15 réponses à “Qu’est-ce qu’un bon film ?”

  1. Jack Pougne

    À 6:27, vous avez mis une photo de Lévi-Strauss pour illustrer Marcel Mauss ?! Bon d’accord les deux finissent par ‘auss’ mais quand même 😀

  2. lionel goutelle

    Passionnant…Je croyais relire la distinction au début de l’entretien…(cf le dégoût des autres autres goûts », mais au nom de quoi et de quel droit? finalement ce débat est encore très vivant)…Je ne connais ni le livre ni l’auteur (pardonnez mon inculture). Il me semble qu’il déteste sans le dire (sauf à la fin: « Goffman oui, Bourdieu non ») la sociologie « critique », la catégorisation et la hiérarchisation des goûts en « légitimes » « intellos » « populaires »,etc…. Il livre un plaidoyer vigoureux et troublant pour dire tous les goûts se valent (puisqu’ils ne sont que le reflet d’expériences de vie différentes, ce en quoi la sociologie bourdieusienne serait tout à fait d’accord), même s’ils ne sont pas en position de pouvoir équivalente…Bref, il défend « le relativisme culturel »…je suis curieux de lire son livre car effectivement le cinéma est une forme d’émotion multidimensionnelle qui mérite analyse fine…décidément, on ne sort pas du jeu de la culture, fusse pour se distinguer en affirmant au nom de quoi cette prétention à la distinction (et implicitement à la supériorité) des « cinéphiles orthodoxes »?… C’est peut être le problème des « adversaires » de Bourdieu…ils confirment par l’absurde que la culture est bien un enjeu de lutte, quitte à occuper dans cette lutte la position de celui qui veut refuser le jeu, et avoir le dernier mot.

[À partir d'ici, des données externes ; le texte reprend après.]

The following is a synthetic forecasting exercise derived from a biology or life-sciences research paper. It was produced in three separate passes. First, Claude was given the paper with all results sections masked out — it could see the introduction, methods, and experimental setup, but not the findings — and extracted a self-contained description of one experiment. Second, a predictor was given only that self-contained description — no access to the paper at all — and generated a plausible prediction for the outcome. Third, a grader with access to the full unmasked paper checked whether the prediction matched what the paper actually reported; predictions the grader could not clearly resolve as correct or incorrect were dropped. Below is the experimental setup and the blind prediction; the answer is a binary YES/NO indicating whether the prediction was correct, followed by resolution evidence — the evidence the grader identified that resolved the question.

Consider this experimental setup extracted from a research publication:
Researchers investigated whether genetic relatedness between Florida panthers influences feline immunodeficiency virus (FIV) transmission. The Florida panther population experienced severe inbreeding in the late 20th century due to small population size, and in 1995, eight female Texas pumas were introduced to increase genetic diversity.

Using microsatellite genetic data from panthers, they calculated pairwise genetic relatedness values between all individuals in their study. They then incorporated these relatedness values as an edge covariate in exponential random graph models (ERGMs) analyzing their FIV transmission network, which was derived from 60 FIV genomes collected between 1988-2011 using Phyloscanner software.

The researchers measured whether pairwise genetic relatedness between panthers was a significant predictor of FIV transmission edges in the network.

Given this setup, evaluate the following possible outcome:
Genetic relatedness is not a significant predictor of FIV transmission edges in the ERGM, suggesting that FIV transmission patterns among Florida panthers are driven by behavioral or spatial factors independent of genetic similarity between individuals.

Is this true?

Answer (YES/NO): YES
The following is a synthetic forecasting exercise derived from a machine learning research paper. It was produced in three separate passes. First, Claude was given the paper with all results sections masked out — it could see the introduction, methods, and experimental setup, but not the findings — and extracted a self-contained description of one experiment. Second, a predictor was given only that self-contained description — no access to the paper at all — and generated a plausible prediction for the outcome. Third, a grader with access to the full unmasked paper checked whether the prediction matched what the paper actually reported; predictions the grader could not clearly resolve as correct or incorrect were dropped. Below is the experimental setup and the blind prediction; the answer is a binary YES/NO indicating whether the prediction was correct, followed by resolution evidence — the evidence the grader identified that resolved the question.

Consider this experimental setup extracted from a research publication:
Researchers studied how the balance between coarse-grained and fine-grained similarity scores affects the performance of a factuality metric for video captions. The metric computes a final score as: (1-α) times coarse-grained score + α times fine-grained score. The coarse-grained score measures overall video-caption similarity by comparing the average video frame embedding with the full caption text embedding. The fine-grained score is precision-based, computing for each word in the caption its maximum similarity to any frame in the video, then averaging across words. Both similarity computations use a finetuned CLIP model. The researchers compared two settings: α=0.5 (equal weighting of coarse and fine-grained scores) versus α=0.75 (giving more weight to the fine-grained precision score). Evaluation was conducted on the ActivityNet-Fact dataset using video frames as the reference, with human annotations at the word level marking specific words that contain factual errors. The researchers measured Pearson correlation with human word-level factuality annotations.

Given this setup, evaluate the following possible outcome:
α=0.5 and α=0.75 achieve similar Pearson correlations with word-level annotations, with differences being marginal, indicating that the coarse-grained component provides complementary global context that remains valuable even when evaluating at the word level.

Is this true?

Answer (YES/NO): NO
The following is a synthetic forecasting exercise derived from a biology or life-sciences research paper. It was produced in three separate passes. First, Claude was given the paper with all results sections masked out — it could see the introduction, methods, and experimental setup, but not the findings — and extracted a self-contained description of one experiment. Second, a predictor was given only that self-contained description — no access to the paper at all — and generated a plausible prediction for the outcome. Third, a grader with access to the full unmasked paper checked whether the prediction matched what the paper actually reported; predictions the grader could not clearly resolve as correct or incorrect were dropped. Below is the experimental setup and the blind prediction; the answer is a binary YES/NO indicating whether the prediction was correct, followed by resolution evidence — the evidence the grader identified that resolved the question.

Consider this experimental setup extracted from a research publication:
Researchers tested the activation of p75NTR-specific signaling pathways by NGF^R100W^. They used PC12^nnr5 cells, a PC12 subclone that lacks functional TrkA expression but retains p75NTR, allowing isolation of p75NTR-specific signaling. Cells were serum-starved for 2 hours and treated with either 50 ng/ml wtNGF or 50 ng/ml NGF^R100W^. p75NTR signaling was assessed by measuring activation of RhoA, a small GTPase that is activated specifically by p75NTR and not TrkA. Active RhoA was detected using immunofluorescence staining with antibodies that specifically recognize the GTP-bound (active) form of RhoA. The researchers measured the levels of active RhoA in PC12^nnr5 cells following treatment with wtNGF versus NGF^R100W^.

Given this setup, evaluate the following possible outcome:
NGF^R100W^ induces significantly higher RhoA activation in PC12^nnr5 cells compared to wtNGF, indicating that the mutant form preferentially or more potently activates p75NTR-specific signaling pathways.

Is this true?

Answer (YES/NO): NO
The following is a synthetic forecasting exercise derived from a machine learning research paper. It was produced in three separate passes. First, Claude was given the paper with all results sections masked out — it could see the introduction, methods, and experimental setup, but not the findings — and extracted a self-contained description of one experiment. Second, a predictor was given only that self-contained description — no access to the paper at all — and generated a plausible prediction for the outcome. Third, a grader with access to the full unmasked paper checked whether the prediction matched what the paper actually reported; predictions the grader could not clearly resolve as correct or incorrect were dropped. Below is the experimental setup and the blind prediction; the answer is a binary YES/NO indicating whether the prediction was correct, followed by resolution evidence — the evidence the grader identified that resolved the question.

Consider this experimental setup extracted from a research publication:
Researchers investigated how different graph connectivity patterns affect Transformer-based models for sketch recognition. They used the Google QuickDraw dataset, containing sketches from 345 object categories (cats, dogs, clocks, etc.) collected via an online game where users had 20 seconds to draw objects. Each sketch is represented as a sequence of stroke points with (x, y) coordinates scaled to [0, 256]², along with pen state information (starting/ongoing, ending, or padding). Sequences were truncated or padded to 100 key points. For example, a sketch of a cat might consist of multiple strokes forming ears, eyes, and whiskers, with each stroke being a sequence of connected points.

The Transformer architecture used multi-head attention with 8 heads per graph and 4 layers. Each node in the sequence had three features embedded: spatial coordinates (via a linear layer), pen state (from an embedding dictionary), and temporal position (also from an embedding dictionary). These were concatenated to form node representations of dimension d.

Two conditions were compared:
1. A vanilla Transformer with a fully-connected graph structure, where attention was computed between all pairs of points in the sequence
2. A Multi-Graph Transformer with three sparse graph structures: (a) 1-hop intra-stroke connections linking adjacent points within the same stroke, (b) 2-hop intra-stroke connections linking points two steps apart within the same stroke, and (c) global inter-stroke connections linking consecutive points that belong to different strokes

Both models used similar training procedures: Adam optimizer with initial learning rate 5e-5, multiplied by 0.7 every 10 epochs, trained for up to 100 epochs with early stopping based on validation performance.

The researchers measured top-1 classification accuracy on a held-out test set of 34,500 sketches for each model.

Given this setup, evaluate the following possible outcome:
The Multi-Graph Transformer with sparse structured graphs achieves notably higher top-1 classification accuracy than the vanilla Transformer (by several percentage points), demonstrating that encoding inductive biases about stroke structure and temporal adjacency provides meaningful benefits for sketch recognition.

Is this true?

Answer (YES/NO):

Participer au jeu du commentaire sur la culture (comme je le fais), c’est prouver de fait qu’elle est un enjeu de lutte. Bourdieu disait « s’il y a une vérité, c’est que la vérité est un enjeu de lutte »…

  3. Jack Pougne

    @Judith : j’essaye tant que possible à remettre en cause mes pauvres certitudes, mais là… si ce monsieur en photo n’est pas Claude Lévi-Strauss, je veux bien manger mon noeud papillon 😀
    Autrement, émission très intéressante, merci.

  4. Bernard Guericolas

    Merci Murielle et Judith de nous avoir fait connaître Laurent Jullier ! Cet entretien pointilliste (peu d’arguments sont poursuivis très avant) donne envie de beaucoup creuser cette question : beau absolu universel vs. beau subjectif (au cinéma comme dans tous les artefacts). En tous cas je vais me précipiter sur ce livre. Un début de réponse par Laurent Jullier vers la fin : donner les outils pour mieux discerner les modalités du beau et donner les mots pour l’exprimer. Et puis, je me sens à 100% en phase avec Laurent Jullier (mais il faut que je le lise) et je commence à comprendre pourquoi je supporte si mal les « critiques » de Pierre Murat ou Louis Guichard, entre autres. Mais je ne devrais pas en être si irrité : comme il est dit dans cette émission, « la critique cinématographique est une forme littéraire comme une autre ». Alors, si la critique cinéma n’est que littérature, pourquoi en éprouver désagrément et colère ? 😉

  5. Papriko

    @ Murielle Joudet : j’espère que vos futures émissions seront consacrées autant au cinéma qu’à l’étude de la fonction des salariés qui gagnent leur vie en parlant du cinéma.

  6. Totorugo

    Bravo Murielle et merci pour cette émission !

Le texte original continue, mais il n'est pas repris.